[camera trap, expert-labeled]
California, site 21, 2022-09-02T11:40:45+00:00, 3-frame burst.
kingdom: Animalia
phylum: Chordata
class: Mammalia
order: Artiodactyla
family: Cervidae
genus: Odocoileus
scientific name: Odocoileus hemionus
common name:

■ ■ ■ ■ ■ ■ ■

» **What you are asked to do**
What should appear is an exact copy of the lines from the one with "order: Artiodactyla" through the end of the entries above, ends included, and no other text.

» **Solution below**
order: Artiodactyla
family: Cervidae
genus: Odocoileus
scientific name: Odocoileus hemionus
common name:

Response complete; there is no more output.